Real estate investing offers several possible benefits generally not associated with other types of investments. Here are just a few of those benefits:


One of the most powerful opportunities real estate investing offers is the ability for investors to leverage their capital several times over. In other words, real estate investors can use borrowed funds to invest in a piece of real estate they could not afford to purchase outright, but then realize all of the potential profit from ownership of that property. It is also important to point out, however, that with increased leverage comes increased risks.

Tax Advantages

Real estate can also provide several types of tax benefits. For example, the government treats real estate profits as capital gains, which are taxed lower than employment income. Additionally, the tax basis of your investment properties can decrease with time, because the tax code allows you to depreciate your real estate every year. Also, if you are generating cash flow from a rental property, you can potentially enjoy those profits free of self-employment taxation.
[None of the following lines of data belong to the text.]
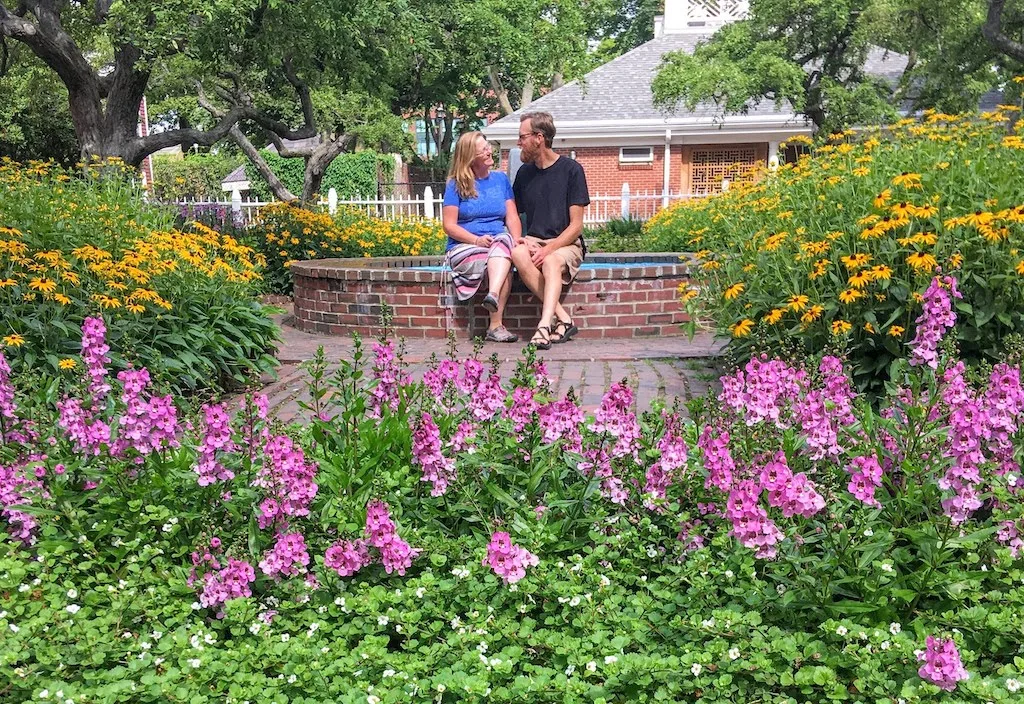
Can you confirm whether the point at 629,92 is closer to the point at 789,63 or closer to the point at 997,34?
the point at 789,63

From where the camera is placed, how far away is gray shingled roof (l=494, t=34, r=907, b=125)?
922 inches

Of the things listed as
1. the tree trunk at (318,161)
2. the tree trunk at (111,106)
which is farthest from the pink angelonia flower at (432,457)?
the tree trunk at (318,161)

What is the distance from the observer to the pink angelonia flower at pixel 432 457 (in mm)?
2740

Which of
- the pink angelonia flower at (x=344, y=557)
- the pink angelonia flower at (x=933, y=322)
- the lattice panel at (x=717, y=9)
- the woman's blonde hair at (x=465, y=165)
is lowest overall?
the pink angelonia flower at (x=344, y=557)

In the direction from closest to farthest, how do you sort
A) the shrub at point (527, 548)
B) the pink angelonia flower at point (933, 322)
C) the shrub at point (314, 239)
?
the shrub at point (527, 548), the pink angelonia flower at point (933, 322), the shrub at point (314, 239)

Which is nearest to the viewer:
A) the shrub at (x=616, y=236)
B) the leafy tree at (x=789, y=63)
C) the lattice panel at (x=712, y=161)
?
the shrub at (x=616, y=236)

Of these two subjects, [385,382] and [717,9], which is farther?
[717,9]

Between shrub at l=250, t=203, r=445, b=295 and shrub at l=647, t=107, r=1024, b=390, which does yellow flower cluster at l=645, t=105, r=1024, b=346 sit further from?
shrub at l=250, t=203, r=445, b=295

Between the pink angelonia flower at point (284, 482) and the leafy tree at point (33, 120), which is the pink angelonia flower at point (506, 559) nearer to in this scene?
the pink angelonia flower at point (284, 482)

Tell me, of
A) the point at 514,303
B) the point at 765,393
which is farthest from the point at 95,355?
the point at 514,303

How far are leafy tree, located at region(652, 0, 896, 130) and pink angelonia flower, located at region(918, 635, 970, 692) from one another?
17.3 m

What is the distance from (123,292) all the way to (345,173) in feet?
107

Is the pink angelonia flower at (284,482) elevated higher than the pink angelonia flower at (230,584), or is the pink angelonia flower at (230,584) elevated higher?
the pink angelonia flower at (284,482)

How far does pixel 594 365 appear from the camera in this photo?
228 inches
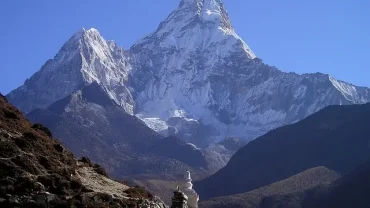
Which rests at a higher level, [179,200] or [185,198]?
[185,198]

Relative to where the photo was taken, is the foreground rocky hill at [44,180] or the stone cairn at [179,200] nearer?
the foreground rocky hill at [44,180]

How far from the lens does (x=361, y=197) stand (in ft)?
559

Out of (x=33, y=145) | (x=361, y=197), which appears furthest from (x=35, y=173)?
(x=361, y=197)

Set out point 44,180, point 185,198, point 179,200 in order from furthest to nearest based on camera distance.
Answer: point 185,198 < point 179,200 < point 44,180

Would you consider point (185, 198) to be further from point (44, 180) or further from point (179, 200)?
point (44, 180)

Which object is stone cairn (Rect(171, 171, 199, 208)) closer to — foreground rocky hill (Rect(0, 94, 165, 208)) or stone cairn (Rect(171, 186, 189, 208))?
stone cairn (Rect(171, 186, 189, 208))

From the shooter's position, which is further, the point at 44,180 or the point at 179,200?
the point at 179,200

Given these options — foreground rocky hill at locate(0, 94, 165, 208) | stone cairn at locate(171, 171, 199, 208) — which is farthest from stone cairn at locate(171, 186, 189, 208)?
foreground rocky hill at locate(0, 94, 165, 208)

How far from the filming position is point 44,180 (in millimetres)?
34000

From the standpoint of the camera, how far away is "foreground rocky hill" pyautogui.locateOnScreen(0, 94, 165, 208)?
107 feet

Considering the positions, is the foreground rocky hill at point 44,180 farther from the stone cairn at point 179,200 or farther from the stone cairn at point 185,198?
the stone cairn at point 179,200

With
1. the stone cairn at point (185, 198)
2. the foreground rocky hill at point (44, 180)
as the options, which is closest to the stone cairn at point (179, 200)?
the stone cairn at point (185, 198)

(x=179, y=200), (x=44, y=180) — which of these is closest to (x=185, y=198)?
(x=179, y=200)

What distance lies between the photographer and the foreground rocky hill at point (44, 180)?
3256cm
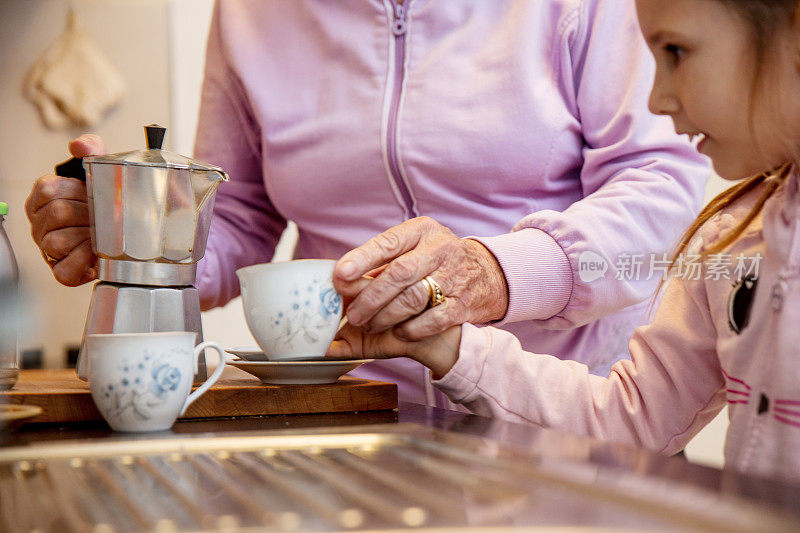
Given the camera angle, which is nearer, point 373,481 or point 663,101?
point 373,481

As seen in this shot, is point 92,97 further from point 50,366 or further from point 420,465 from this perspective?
point 420,465

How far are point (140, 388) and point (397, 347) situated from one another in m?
0.31

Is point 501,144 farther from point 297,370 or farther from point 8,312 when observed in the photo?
point 8,312

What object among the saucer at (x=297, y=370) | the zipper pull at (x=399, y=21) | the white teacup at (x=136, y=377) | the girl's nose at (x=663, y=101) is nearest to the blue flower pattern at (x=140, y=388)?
the white teacup at (x=136, y=377)

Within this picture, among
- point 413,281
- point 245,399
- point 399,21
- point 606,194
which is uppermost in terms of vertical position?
point 399,21

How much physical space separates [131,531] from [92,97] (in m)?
2.27

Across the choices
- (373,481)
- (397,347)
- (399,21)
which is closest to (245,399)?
(397,347)

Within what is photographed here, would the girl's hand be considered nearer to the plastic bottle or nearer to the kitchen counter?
the kitchen counter

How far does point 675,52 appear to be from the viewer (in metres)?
0.78

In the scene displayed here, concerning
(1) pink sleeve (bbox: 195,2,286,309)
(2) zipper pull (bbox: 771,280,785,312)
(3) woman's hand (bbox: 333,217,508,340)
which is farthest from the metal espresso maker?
(2) zipper pull (bbox: 771,280,785,312)

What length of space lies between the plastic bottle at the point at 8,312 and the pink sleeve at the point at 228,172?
0.36m

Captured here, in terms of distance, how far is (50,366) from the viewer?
244 centimetres

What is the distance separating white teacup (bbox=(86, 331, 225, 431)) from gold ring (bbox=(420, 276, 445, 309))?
0.29 meters

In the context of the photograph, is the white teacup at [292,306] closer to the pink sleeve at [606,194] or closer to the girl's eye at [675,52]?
the pink sleeve at [606,194]
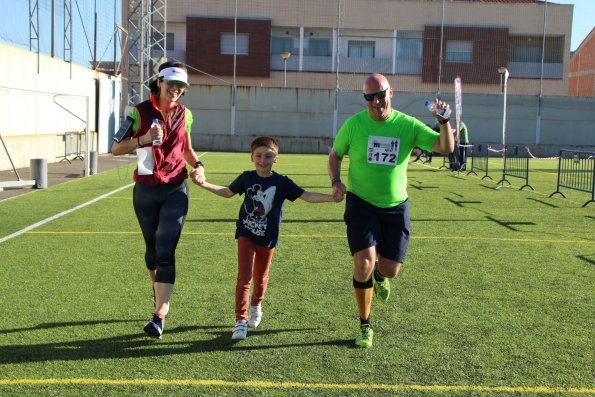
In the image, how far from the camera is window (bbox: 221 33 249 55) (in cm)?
4600

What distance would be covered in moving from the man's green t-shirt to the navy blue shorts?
6 centimetres

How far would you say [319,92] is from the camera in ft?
132

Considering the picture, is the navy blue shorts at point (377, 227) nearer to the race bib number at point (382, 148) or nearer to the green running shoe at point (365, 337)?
the race bib number at point (382, 148)

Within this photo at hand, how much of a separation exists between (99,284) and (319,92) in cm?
3370

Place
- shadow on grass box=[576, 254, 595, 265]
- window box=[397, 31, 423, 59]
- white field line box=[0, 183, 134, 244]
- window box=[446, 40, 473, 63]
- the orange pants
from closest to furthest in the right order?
the orange pants < shadow on grass box=[576, 254, 595, 265] < white field line box=[0, 183, 134, 244] < window box=[397, 31, 423, 59] < window box=[446, 40, 473, 63]

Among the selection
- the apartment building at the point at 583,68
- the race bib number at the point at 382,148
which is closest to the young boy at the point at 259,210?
the race bib number at the point at 382,148

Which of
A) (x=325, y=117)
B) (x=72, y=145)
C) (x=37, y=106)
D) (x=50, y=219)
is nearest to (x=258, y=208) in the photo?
(x=50, y=219)

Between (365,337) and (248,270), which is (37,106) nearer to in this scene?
(248,270)

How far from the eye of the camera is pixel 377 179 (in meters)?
5.77

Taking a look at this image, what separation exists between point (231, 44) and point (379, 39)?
9017 millimetres

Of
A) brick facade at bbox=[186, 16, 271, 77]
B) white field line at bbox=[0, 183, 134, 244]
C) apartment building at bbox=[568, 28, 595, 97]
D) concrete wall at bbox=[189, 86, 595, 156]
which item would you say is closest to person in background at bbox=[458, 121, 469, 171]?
white field line at bbox=[0, 183, 134, 244]

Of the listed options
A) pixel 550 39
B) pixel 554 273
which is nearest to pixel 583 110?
pixel 550 39

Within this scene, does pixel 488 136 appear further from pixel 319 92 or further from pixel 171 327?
pixel 171 327

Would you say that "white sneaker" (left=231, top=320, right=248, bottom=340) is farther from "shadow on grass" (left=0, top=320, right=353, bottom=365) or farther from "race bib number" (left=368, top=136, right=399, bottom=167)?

Increased Control Over Investments

Another aspect of real estate investing that some people find valuable is the increased control they enjoy over their investments. When you purchase stocks or mutual funds, you must then simply wait passively for those assets to increase in value. Unless you are a major shareholder in those companies, you will not have much say in their operations, which often means that there is essentially nothing you can do to directly improve the value of your investments.
When you invest in real estate, however, you can enjoy some control over almost every variable — acquiring knowledge or negotiating skills to secure a better deal on the purchase, improving the property, finding creative ways to generate additional revenue (adding laundry machines to your apartment complex, for example), etc.

Real Estate Investing Risks

Of course, no discussion of real estate investing would be complete without also discussing the risks involved. As with any investment, real estate carries the risk of loss. In the case of investing actively in real estate, such as buying a residential property to rent out, you carry the ongoing risk of vacancies, which will lead to a lack of income on that property, as well as a downturn in the real estate market, which can reduce your equity in the investment.

There are also risks involved in passive real estate investments — such as owning stock in real estate-related businesses, owning shares in Real Estate Investment Trusts (REITs), or investing in deals through real estate crowdfunding platforms, all of which we will discuss further in a future post. In the case of these investments, the value of these assets might decrease over time.

For these reasons, both active and passive real estate investments will require you to do your own due diligence and research beforehand, just as you would do with any other type of investment.